Self-Verification Checklist

• Every component in _docs/02_document/components/ has a Per-Component Mapping entry (14 components: c1_vio, c2_vpr, c2_5_rerank, c3_matcher, c3_5_adhop, c4_pose, c5_state, c6_tile_cache, c7_inference, c8_fc_adapter, c10_provisioning, c11_tile_manager, c12_operator_tooling, c13_fdr).
• Every shared / cross-cutting concern has a Shared section entry (_types, config, logging, fdr_client, frame_source, clock, helpers/* × 8, runtime_root, cli/replay, healthcheck).
• Layering table covers every component; foundation at Layer 1.
• No component's Imports from list points at a component in a higher layer (back-channel exception for C8 → C1/C5 documented as interface-at-producer pattern).
• Paths follow Python src/-layout convention with single top-level package gps_denied_onboard/.
• No two components own overlapping paths. Joint native ownership of cpp/gtsam_bindings/ resolved: c5_state is primary owner; c4_pose READ-ONLY.
• Replay-mode additions (AZ-265) covered: new frame_source/ and clock/ cross-cuttings, new C8 strategies (tlog_replay_adapter, replay_sink), new cli/replay.py entrypoint, and a fourth replay-cli binary added to the Build-Time Exclusion Map.

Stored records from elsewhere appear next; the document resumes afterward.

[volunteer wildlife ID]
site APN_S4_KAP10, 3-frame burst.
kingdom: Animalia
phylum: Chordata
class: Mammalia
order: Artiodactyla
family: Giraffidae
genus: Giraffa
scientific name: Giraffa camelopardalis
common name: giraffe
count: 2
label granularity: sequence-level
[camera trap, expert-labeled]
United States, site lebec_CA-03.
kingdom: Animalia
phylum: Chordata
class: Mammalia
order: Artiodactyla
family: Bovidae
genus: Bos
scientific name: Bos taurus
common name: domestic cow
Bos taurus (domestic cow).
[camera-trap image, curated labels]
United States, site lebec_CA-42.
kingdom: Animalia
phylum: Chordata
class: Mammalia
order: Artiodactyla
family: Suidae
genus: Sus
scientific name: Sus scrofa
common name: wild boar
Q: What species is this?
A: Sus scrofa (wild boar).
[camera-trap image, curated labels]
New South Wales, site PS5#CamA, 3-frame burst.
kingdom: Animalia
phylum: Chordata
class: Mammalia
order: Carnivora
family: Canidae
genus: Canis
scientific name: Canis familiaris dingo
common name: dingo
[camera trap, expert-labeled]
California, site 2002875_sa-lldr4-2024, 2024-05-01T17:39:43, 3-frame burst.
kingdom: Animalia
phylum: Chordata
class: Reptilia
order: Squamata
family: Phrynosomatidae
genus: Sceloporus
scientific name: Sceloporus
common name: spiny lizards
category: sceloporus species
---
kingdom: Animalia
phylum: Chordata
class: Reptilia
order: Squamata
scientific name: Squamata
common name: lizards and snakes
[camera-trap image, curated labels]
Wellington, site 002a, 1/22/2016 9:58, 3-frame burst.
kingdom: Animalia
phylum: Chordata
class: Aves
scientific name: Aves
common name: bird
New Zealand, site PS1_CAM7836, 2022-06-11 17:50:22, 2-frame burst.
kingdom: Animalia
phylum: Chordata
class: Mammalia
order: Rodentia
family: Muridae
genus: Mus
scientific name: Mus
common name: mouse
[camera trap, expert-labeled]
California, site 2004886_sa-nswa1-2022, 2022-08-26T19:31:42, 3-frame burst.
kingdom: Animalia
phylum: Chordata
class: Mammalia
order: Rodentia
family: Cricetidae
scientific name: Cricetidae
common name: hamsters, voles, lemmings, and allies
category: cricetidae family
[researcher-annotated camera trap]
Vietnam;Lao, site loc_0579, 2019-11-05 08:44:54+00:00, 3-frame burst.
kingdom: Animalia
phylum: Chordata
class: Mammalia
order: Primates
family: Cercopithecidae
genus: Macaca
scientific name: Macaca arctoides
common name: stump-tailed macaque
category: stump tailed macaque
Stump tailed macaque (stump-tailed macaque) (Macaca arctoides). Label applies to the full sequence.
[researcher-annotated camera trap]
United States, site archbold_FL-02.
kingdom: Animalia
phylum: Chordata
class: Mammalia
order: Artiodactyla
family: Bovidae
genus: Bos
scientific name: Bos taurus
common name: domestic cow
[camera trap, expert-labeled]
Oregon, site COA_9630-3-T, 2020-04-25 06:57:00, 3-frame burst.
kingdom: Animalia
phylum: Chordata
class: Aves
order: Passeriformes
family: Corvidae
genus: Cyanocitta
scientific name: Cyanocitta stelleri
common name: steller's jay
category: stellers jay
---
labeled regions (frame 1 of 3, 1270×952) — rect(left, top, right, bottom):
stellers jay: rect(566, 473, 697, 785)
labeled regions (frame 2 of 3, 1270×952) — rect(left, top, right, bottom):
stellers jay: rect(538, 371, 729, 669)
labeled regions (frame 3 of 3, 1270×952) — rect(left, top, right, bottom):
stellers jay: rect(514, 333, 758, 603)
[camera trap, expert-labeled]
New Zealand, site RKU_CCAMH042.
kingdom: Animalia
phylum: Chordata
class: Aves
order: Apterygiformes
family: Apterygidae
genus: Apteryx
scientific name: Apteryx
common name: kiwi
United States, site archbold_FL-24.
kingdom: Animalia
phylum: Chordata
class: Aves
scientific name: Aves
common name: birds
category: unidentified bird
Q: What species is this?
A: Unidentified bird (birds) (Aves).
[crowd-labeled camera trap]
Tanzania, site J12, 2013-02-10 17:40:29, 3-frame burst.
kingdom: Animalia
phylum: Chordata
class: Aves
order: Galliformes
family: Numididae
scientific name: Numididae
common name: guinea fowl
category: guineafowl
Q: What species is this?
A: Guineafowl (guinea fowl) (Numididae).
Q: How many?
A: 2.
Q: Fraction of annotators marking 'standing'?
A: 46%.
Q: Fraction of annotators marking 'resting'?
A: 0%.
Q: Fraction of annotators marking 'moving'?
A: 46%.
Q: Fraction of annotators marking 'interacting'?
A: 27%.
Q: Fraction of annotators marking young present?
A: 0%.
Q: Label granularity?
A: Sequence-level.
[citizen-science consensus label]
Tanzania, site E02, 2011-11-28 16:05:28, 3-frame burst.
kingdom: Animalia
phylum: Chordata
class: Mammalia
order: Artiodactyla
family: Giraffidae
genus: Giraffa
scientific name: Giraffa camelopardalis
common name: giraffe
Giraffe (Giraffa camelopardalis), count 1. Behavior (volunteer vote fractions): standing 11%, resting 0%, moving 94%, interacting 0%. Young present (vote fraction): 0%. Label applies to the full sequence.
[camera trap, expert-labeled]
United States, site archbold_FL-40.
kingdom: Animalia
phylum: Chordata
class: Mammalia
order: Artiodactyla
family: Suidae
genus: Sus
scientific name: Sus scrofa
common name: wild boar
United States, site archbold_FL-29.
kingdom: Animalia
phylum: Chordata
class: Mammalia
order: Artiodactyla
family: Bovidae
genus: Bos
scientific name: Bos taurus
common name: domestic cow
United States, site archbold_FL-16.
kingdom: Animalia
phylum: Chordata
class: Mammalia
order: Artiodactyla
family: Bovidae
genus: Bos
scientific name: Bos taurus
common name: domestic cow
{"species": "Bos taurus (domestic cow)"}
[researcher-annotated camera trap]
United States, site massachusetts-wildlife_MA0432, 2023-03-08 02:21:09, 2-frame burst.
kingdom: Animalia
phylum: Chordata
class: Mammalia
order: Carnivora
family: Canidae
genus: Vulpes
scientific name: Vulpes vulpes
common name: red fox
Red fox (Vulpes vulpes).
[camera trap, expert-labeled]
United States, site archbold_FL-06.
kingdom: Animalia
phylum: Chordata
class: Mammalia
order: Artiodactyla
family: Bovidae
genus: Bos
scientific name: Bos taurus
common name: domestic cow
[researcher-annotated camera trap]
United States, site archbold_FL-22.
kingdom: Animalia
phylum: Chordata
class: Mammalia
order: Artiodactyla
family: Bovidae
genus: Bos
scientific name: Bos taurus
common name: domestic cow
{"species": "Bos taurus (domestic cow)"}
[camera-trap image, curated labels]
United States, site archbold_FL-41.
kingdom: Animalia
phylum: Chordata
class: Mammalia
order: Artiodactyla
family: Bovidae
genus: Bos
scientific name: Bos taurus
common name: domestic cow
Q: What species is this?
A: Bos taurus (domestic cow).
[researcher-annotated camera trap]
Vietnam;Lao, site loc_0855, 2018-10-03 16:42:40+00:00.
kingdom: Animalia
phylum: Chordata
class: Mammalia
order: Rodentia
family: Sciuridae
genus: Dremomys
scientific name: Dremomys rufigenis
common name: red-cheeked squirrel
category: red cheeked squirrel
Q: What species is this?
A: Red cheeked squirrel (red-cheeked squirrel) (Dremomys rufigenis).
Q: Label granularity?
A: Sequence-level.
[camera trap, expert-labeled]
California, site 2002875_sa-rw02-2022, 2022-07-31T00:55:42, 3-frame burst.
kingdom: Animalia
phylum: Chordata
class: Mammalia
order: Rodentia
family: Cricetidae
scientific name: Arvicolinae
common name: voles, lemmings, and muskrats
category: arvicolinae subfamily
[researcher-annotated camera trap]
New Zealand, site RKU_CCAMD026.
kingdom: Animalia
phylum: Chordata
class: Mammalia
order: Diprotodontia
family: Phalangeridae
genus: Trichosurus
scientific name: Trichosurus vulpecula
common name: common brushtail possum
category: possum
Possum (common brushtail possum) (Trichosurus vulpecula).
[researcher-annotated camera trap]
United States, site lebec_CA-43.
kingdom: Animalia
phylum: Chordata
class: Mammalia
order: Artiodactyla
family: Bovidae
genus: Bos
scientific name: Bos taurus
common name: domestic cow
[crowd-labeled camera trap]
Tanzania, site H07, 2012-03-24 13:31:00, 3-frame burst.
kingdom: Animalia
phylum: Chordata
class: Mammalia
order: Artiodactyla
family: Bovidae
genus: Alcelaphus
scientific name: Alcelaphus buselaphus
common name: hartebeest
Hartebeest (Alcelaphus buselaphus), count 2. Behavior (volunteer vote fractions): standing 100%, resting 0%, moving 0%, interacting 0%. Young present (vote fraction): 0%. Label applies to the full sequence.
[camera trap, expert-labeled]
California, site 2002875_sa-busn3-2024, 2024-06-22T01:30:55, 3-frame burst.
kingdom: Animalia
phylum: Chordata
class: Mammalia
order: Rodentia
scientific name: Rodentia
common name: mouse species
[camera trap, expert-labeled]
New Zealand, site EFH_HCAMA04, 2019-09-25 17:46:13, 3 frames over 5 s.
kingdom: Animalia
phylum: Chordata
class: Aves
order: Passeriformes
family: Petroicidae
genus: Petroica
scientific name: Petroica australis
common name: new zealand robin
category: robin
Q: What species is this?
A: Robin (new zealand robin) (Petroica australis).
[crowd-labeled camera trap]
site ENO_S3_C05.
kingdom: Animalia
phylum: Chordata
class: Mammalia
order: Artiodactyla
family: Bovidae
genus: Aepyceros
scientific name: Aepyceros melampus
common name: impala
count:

How the implement skill consumes this

The /implement skill's Step 4 (File Ownership) reads this file and, for each task in the batch:

1. Resolve the task's Component field to a Per-Component Mapping entry.
2. Set OWNED = the component's Owns glob.
3. Set READ-ONLY = the Public API files of every component listed in Imports from, plus all shared/* Public API files.
4. Set FORBIDDEN = every other component's Owns glob.

Execution inside a batch is already sequential. This mapping is still required because it enforces scope discipline per task — preventing a task from drifting into files that belong to another component.